Short problem 1:
According to the book list below, what job does the British expatriate in Our Man in Havana hold in pre-Castro Havana?

Document section:
★ ★ ★

1. The Brief, Wondrous Life of Oscar Wao by Junot Diaz (2007). Set against a backdrop of the reign of the Dominican Republic dictator, Rafael Trujillo, this narrative moves between the Dominican Republic and contemporary New Jersey to tell the story of a family, their friends, and a Diaspora. Remarkably formatted with footnotes reflecting history and authorial commentary, this novel parallels growing up under a dictatorship with growing up in a minority in America.

2. The Plot Against America: A Novel by Philip Roth (2004). In a dystopic alternate universe, FDR loses the 1940 Presidential election to Charles Lindberg. America becomes by degrees more isolationist in foreign policy and anti-Semitic in social behavior.

3. The Handmaid’s Tale by Margaret Atwood (1985). Another example of the dystopia, or utopia-gone-wrong, The Handmaid’s Tale dramatizes the subjugation of women within a near-totalitarian, theology-based society. Author Atwood demonstrates how extremism, fundamentalism, and sexist rhetoric undermine an informed and healthy society.

4. Manchurian Candidate by Richard Condon (1959). In this conspiracy theory thriller set during the Korean War, an American platoon is captured and brainwashed to believe one of their number heroically saved them during combat. The “hero” has been further brainwashed to serve as a sleeper agent for the Communists.

5. Advise and Consent by Alan Drury (1959). A novel designed to show the intricate workings of the United States Senate, this narrative posits the nomination to the position of Secretary of State an individual with a background as a former Communist, currently with liberal politics. The United States Senate, with a duty to advise the President of the United States and consent to his programs, is seen in action, vetting the individual and the implications of his service as Secretary of State.

6. Our Man in Havana by Graham Greene (1958). A genial-but-passive British expatriate living in pre-Castro Havana as a vacuum cleaner salesman becomes an agent for British Intelligence as a way of making more money to pay for his daughter’s convent education. This elaborately constructed satire effectively ridicules the often unseen consequences of a mismanaged intelligence program run by any country.

★ ★ ★

The input:

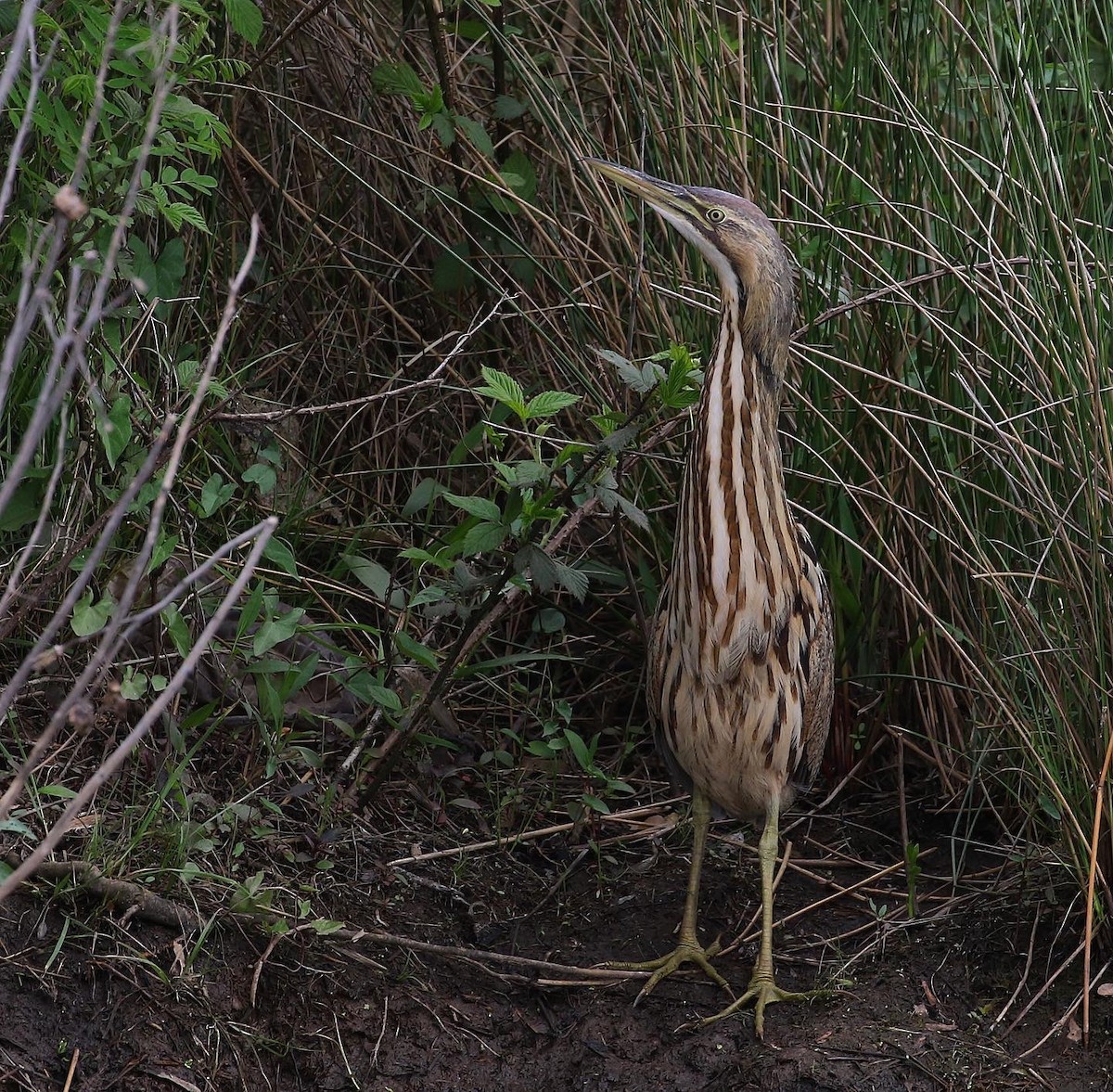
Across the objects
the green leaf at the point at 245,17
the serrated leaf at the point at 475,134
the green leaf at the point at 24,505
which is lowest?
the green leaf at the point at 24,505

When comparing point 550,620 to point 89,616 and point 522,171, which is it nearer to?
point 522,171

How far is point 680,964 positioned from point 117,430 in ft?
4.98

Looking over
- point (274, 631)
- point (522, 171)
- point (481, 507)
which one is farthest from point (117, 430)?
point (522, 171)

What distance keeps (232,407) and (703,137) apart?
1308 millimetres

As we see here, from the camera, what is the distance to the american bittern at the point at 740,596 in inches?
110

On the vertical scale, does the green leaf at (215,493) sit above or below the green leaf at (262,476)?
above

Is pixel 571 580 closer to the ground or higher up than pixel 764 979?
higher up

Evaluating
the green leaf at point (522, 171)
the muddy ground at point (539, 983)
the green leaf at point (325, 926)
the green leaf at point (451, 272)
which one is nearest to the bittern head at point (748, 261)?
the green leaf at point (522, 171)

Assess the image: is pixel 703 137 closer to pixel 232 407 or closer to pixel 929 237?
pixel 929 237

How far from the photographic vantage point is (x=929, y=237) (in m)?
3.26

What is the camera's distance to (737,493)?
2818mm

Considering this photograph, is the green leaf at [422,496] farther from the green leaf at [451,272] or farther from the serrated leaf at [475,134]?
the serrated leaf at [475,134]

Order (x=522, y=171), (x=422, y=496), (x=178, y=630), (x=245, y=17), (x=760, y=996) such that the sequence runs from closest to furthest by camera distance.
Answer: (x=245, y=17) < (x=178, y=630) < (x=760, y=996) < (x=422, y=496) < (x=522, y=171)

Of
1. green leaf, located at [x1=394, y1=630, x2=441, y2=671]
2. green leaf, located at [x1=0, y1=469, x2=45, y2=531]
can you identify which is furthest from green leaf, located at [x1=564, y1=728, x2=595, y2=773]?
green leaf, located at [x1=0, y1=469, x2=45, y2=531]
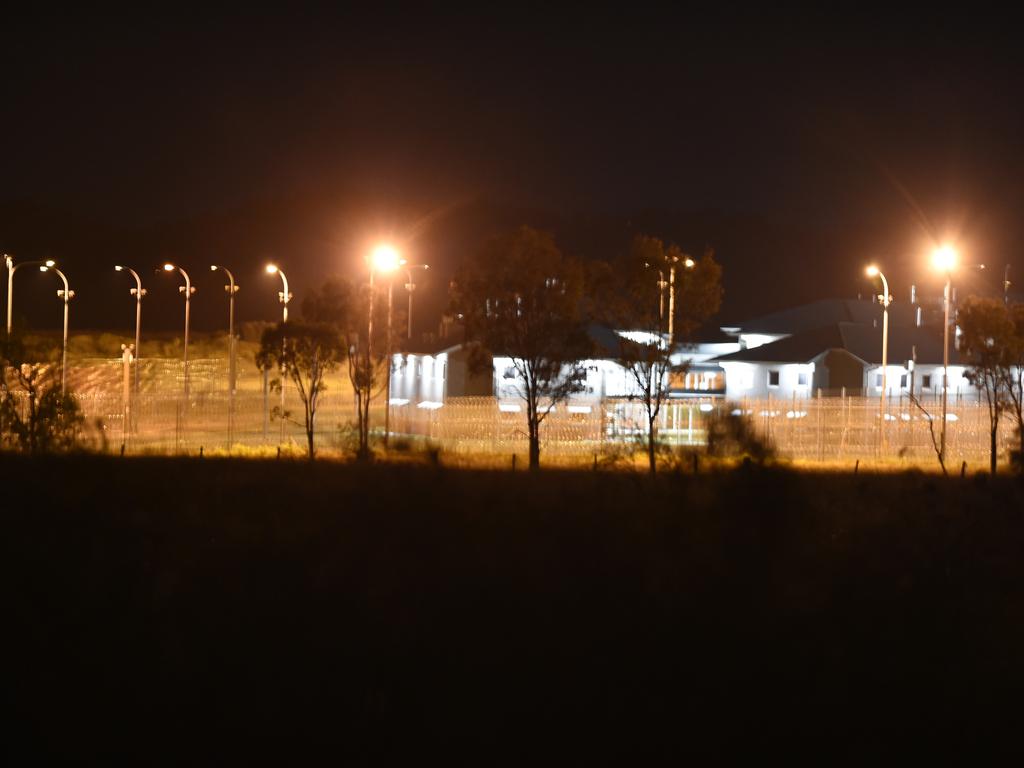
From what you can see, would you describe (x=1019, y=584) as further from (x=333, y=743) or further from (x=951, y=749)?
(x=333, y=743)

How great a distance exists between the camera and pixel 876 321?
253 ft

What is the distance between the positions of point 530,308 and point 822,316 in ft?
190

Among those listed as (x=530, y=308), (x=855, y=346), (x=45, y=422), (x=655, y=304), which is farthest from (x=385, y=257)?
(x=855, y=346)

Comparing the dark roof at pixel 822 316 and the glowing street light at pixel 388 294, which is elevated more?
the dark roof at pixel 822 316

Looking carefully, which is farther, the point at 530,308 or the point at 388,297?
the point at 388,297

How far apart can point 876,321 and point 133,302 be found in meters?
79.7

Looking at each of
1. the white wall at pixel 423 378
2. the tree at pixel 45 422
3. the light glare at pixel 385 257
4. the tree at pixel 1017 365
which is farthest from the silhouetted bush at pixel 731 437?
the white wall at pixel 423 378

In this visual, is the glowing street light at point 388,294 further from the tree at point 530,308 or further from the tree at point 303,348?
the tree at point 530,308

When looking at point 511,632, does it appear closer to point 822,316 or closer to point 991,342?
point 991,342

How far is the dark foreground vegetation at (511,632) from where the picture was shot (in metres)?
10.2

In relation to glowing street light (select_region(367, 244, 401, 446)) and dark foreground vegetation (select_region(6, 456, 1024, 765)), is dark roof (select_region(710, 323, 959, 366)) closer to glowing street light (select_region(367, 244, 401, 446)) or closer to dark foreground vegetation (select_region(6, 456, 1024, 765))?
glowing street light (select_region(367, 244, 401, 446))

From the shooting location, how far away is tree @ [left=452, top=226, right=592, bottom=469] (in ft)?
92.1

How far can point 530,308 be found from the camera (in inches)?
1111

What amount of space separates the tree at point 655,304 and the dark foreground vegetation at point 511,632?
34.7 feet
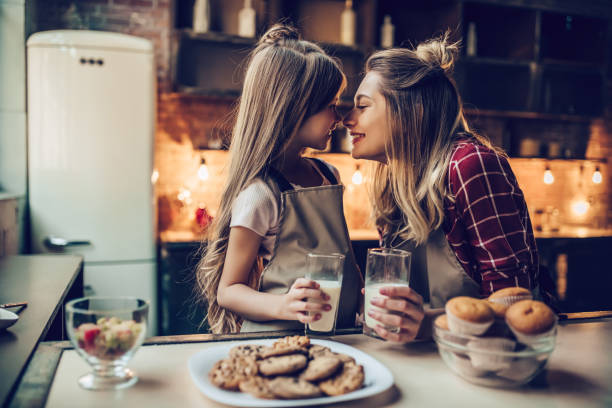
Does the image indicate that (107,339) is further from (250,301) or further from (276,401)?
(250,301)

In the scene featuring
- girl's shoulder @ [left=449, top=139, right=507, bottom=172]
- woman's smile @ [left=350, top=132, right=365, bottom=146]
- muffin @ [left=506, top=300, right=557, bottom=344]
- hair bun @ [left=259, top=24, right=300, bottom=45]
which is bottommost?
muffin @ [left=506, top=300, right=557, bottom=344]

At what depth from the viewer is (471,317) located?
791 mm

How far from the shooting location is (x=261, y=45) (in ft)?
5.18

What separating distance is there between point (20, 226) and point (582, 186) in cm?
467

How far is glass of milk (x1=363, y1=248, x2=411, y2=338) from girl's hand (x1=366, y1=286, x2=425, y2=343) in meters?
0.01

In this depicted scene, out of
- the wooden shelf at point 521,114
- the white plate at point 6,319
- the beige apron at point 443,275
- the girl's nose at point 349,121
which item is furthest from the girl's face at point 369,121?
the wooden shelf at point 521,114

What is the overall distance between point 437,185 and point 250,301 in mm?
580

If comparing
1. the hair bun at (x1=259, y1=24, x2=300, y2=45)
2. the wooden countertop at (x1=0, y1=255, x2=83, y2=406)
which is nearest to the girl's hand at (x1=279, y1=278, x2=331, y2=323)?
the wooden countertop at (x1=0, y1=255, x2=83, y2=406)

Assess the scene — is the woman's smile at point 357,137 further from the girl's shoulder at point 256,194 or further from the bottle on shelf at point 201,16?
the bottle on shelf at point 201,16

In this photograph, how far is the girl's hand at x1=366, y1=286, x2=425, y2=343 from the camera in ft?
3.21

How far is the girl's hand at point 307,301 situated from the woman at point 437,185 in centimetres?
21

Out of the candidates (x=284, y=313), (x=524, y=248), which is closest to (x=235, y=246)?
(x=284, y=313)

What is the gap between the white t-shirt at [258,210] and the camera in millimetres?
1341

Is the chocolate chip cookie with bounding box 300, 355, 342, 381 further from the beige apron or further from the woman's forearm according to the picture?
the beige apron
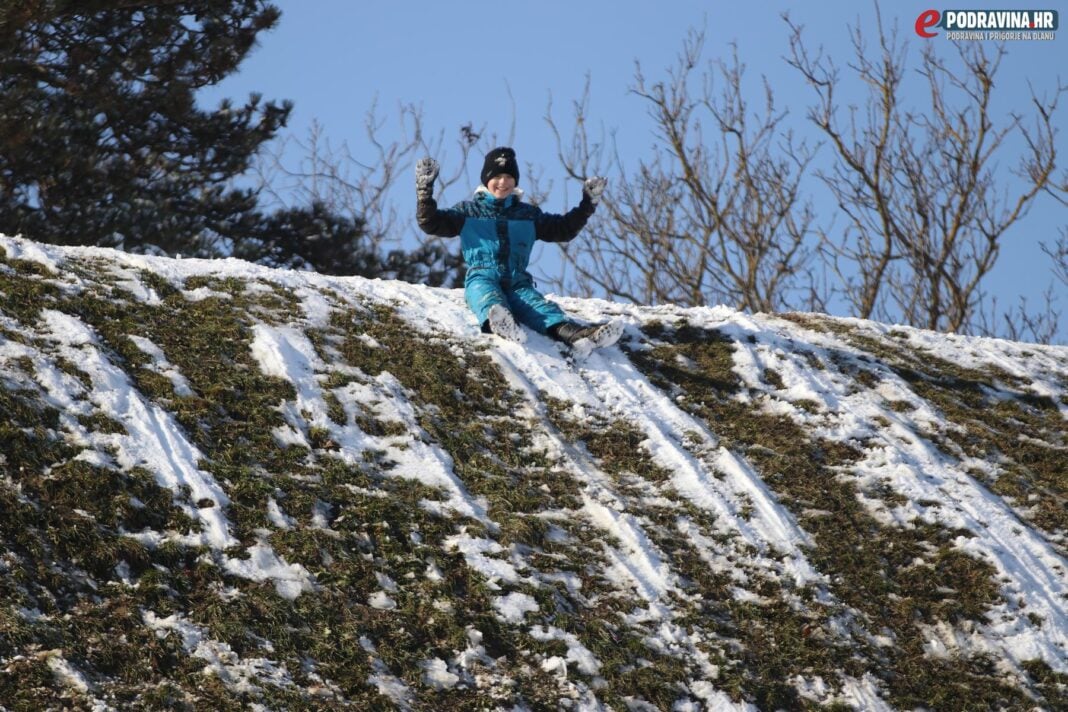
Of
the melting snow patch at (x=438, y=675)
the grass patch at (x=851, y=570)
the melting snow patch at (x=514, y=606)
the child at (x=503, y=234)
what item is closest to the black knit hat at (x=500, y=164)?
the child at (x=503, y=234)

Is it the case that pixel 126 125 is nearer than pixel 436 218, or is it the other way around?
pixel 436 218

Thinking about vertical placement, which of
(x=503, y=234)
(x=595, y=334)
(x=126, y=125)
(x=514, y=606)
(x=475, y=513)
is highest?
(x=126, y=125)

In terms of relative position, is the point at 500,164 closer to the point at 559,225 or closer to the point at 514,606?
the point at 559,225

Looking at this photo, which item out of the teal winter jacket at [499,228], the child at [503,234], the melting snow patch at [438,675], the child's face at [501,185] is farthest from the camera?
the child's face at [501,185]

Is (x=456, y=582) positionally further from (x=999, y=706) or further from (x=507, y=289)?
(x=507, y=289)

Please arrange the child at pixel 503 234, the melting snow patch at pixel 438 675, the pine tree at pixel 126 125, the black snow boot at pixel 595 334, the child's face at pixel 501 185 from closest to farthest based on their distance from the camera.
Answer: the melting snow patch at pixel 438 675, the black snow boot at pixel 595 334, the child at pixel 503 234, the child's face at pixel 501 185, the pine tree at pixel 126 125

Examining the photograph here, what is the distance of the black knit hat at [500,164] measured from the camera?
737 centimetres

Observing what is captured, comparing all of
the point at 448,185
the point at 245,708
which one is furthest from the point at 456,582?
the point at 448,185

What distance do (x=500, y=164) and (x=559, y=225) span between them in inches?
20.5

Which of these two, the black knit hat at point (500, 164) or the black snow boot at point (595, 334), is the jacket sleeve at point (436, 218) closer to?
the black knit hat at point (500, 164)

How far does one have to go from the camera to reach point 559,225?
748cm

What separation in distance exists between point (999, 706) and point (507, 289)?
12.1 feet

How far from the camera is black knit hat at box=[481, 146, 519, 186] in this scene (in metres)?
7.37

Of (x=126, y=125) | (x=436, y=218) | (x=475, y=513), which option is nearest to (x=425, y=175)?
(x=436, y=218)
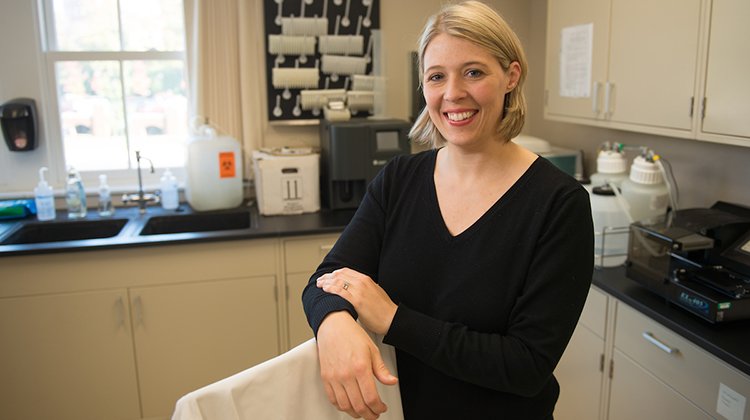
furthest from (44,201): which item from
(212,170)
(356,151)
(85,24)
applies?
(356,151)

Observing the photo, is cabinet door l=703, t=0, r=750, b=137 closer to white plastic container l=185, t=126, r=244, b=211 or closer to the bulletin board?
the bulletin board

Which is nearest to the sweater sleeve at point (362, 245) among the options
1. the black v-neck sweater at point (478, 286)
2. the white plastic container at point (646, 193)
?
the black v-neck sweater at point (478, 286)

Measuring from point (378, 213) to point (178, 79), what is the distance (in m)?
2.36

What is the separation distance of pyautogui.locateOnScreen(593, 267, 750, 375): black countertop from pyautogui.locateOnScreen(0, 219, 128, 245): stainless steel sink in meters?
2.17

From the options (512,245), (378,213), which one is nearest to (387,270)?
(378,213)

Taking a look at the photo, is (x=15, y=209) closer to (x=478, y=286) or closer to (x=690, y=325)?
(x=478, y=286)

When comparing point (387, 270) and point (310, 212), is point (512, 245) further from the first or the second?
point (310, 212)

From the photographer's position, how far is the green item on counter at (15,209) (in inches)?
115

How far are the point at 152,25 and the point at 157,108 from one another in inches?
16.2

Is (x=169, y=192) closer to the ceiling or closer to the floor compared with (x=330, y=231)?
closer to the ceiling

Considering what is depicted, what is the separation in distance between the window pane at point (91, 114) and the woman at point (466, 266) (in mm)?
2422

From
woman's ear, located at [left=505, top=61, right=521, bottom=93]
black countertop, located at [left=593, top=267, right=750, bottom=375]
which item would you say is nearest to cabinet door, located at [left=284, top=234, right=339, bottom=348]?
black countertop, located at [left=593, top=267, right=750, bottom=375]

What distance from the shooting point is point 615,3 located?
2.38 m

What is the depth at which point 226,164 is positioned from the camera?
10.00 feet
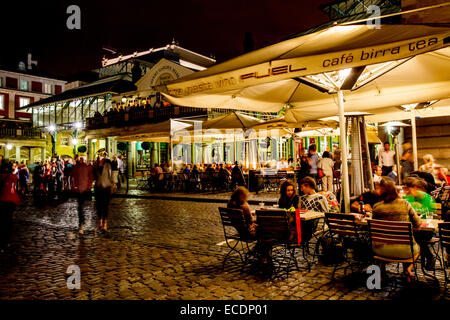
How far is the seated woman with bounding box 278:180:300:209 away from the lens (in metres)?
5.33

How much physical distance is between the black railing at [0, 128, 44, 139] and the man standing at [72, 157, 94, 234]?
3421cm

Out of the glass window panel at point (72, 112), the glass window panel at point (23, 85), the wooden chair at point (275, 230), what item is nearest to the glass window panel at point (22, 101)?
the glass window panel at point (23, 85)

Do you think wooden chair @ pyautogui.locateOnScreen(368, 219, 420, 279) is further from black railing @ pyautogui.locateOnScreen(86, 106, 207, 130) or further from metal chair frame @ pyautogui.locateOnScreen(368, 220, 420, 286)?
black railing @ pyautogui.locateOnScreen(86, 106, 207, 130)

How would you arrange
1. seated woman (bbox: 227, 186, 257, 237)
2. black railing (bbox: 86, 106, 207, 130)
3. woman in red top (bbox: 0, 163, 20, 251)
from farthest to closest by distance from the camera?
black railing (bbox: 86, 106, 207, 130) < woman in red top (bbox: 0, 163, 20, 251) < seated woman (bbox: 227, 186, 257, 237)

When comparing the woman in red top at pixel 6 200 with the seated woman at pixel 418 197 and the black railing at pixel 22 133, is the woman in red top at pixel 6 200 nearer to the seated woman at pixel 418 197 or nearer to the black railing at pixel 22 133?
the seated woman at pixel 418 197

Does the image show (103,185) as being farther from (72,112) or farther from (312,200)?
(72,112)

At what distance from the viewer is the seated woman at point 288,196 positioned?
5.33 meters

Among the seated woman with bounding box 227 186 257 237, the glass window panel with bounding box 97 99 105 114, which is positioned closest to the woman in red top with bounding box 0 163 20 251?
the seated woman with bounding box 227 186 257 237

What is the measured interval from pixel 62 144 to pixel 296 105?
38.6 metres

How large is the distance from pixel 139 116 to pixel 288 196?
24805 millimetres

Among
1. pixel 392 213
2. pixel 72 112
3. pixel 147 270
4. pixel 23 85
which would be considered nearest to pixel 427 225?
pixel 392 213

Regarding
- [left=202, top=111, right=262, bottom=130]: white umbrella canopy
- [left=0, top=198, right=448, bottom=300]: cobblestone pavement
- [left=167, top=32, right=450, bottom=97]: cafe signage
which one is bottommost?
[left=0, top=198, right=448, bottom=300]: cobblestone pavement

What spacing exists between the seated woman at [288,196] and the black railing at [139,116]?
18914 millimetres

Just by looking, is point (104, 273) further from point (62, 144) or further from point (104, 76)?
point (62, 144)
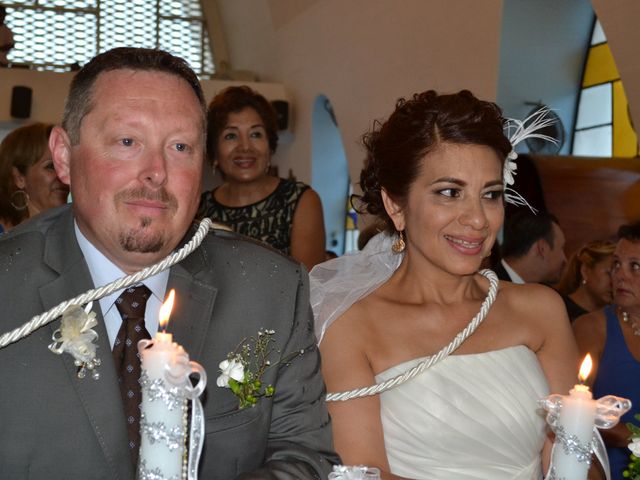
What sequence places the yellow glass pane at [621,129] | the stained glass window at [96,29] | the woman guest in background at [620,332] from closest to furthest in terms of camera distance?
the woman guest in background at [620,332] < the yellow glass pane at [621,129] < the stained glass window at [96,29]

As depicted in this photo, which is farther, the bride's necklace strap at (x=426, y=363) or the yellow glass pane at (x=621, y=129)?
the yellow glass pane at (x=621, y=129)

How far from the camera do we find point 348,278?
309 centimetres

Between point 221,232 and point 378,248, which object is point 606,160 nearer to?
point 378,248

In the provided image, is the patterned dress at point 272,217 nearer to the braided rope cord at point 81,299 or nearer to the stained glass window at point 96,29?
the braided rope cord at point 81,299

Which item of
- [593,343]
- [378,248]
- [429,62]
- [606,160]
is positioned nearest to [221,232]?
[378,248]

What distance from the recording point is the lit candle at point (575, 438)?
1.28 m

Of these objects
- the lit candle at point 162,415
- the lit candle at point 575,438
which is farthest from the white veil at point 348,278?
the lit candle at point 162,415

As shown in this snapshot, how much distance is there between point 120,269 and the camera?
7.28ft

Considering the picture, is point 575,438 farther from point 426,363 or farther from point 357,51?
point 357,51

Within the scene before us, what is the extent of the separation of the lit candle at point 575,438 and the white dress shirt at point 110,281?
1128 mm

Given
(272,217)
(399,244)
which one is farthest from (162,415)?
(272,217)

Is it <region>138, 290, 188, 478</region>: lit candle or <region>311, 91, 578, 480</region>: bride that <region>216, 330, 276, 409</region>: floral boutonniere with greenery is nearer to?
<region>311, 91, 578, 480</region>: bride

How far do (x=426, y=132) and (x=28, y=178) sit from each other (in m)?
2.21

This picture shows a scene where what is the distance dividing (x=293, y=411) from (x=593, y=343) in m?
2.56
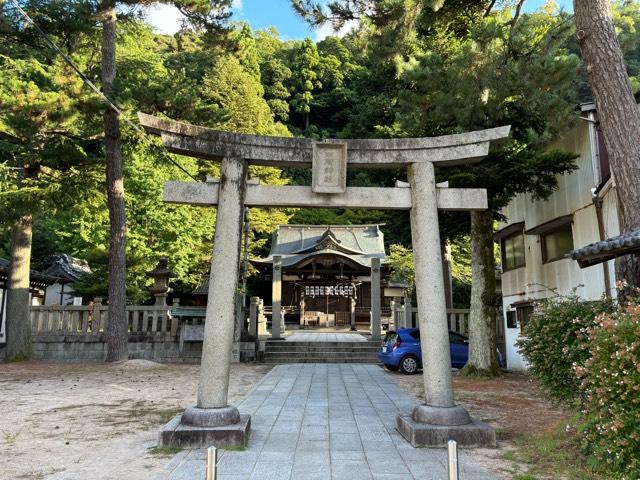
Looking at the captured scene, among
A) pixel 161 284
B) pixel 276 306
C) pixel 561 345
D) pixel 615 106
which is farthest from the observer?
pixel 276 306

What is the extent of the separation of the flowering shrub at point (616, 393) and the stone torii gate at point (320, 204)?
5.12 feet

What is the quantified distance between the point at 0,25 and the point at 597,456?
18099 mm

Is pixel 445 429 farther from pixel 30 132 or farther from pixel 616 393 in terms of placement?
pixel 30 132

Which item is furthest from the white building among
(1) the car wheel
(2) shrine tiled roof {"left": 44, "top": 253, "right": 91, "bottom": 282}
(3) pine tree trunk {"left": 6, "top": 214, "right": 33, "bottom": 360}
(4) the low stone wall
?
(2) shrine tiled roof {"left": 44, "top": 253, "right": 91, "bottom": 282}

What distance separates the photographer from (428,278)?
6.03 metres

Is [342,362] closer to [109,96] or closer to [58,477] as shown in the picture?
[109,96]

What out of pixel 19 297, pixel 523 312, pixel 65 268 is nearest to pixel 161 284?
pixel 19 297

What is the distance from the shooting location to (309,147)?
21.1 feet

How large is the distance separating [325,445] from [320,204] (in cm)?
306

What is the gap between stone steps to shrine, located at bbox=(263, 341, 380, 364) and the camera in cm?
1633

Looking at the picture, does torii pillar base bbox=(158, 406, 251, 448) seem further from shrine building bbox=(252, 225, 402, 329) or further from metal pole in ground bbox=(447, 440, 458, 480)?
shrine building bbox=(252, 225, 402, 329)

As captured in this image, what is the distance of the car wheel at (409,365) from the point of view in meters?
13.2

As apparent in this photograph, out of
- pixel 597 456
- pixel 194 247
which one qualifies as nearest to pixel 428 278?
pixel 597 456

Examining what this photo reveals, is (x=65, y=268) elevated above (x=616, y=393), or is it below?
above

★ ★ ★

Short problem 2:
Report each line of the records above that contains the word "smile". Case counts.

Correct output 1:
He is a vacuum cleaner salesman.

Correct output 2:
- woman's smile @ [left=350, top=132, right=365, bottom=146]
Assess the scene — is the woman's smile at point 357,137 further from the girl's shoulder at point 256,194 or further from the bottle on shelf at point 201,16?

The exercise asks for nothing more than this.